What to do: Please give back the listing exactly, without any of its pictures.
*** Task material Section Begins ***
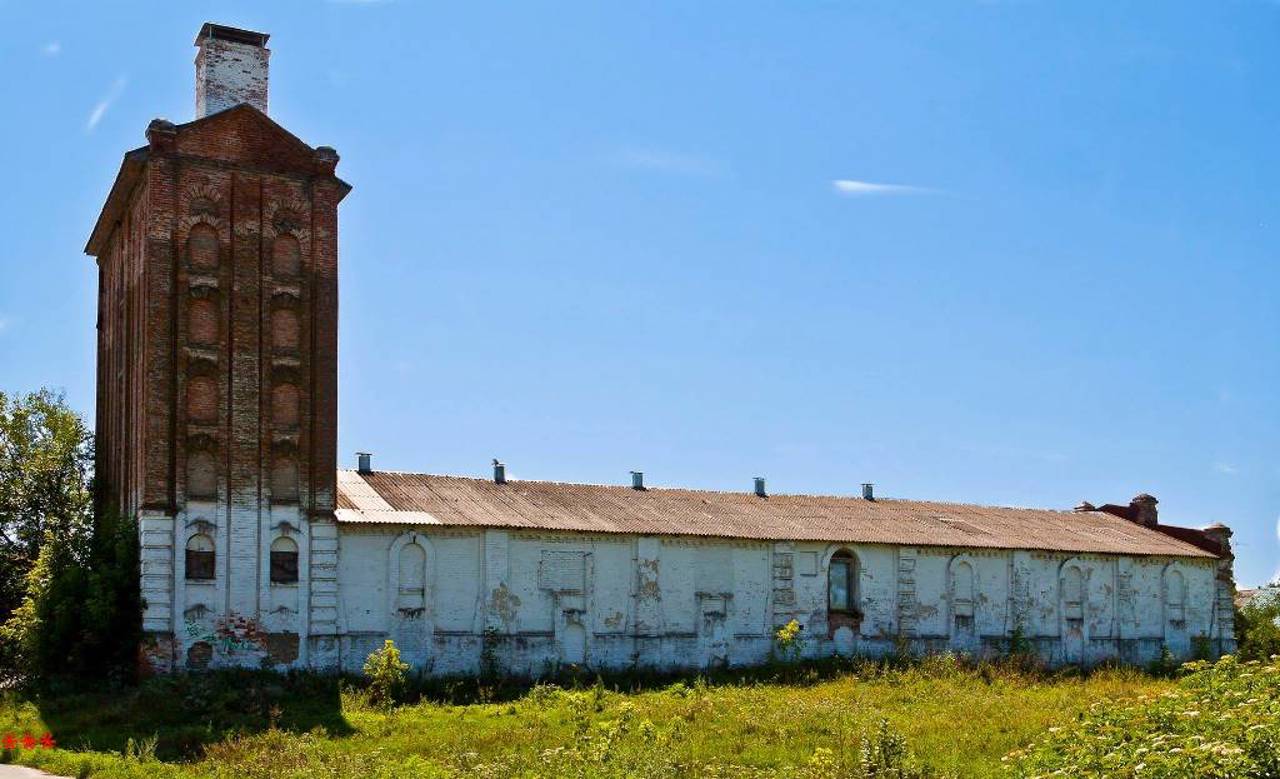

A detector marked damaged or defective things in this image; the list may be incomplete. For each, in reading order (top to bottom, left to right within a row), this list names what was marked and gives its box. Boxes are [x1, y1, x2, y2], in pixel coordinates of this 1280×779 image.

rusty roof sheet [335, 470, 1213, 555]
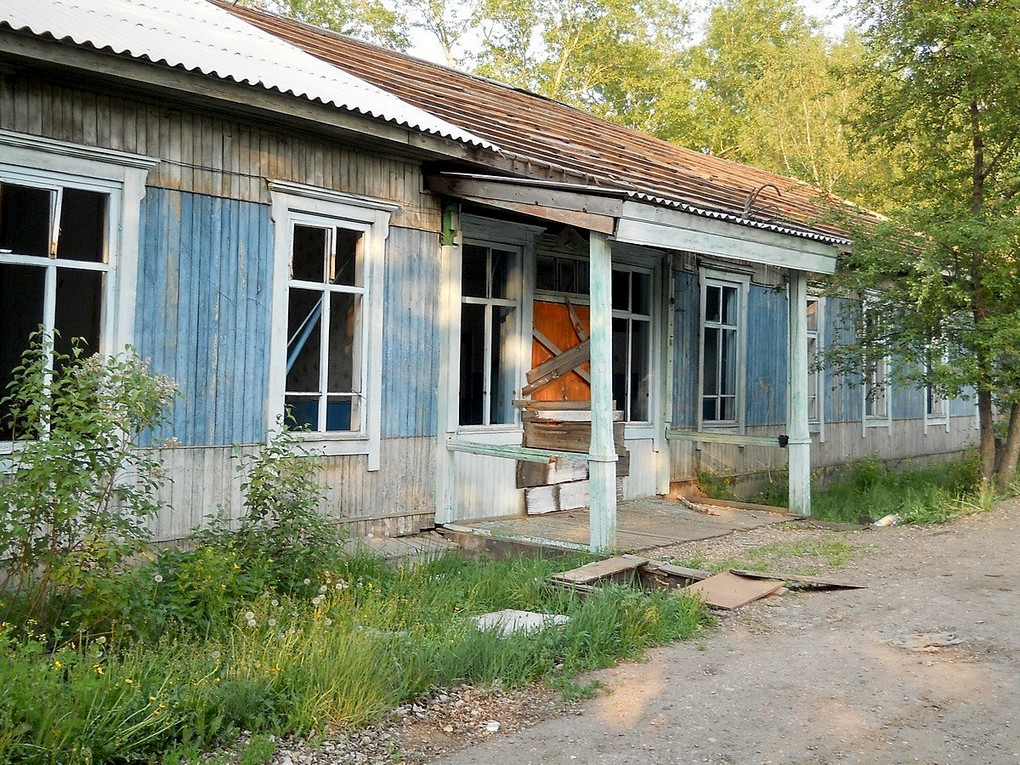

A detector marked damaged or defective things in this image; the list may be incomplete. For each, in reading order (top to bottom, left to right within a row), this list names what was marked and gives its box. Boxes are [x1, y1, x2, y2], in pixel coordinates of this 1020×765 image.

broken wooden plank [680, 572, 784, 608]
broken wooden plank [724, 572, 868, 588]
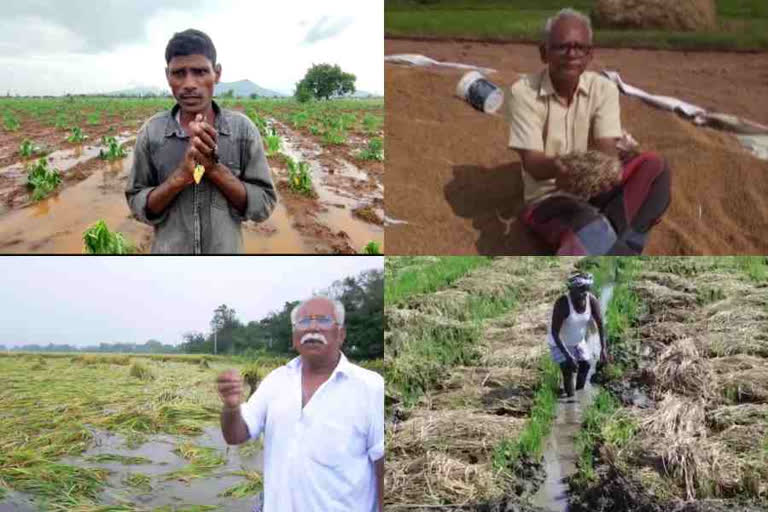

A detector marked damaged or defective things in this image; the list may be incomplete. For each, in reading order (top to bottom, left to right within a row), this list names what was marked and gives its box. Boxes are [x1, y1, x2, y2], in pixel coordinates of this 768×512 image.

cyclone damaged field [0, 96, 384, 254]
cyclone damaged field [384, 39, 768, 255]
cyclone damaged field [384, 256, 576, 508]
cyclone damaged field [384, 258, 768, 510]
cyclone damaged field [568, 258, 768, 510]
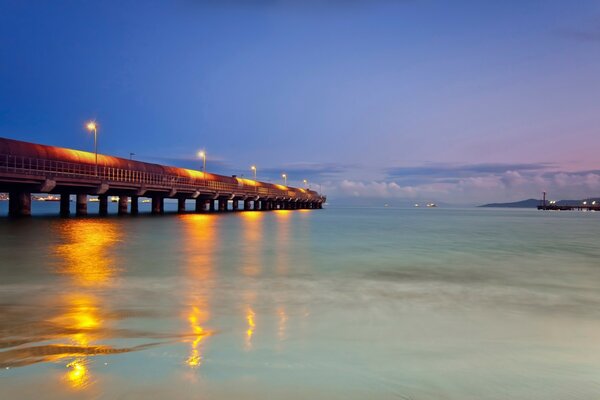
*** Task material Section Ends ***
Task output:
A detector marked damaged or defective things in this image; the list may be incomplete. For each, in reading order (top to bottom, left to right within a row), this list names what was marked and gives its box. Boxes are [x1, y1, x2, y2], in pixel coordinates of this 1280×779 image.

rusty roof sheet [335, 470, 1213, 555]

A detector marked damaged or defective things in this image; the list may be incomplete. For each, in reading order (top to bottom, left to right within a row), this list names what was marked and gives its box. Boxes are [x1, y1, x2, y2], in pixel coordinates of this 1020×765 image.

broken wooden plank [680, 572, 784, 608]
broken wooden plank [724, 572, 868, 588]

A detector marked damaged or defective things in this image; the list may be incomplete. For each, in reading order (top to bottom, left to right within a row), this list names what was marked and gives its box. Boxes are [x1, y1, x2, y2], in pixel coordinates of this 768×512 image.

cyclone damaged field [0, 96, 384, 254]
cyclone damaged field [384, 39, 768, 255]
cyclone damaged field [384, 256, 576, 508]
cyclone damaged field [384, 258, 768, 510]
cyclone damaged field [568, 258, 768, 510]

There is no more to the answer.